**EXERCISE OBJECTIVE**: All lines from the one containing "order: Artiodactyla" to the end of the listing below are to be reproduced exactly, and no others.
*****
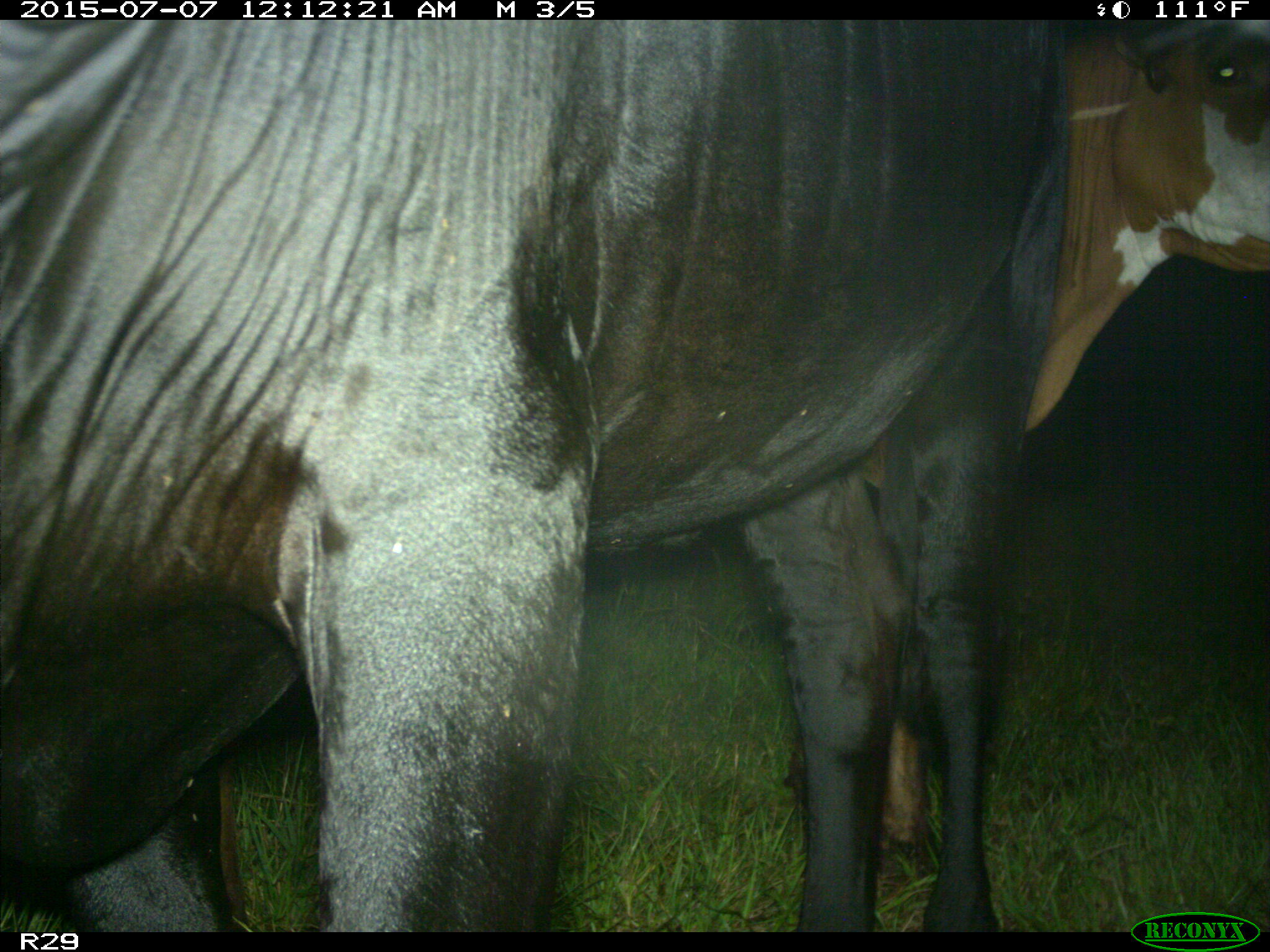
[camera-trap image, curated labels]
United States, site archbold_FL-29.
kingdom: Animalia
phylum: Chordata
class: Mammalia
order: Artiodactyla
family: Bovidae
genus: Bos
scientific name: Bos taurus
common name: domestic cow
*****
**SOLVED EXERCISE**:
order: Artiodactyla
family: Bovidae
genus: Bos
scientific name: Bos taurus
common name: domestic cow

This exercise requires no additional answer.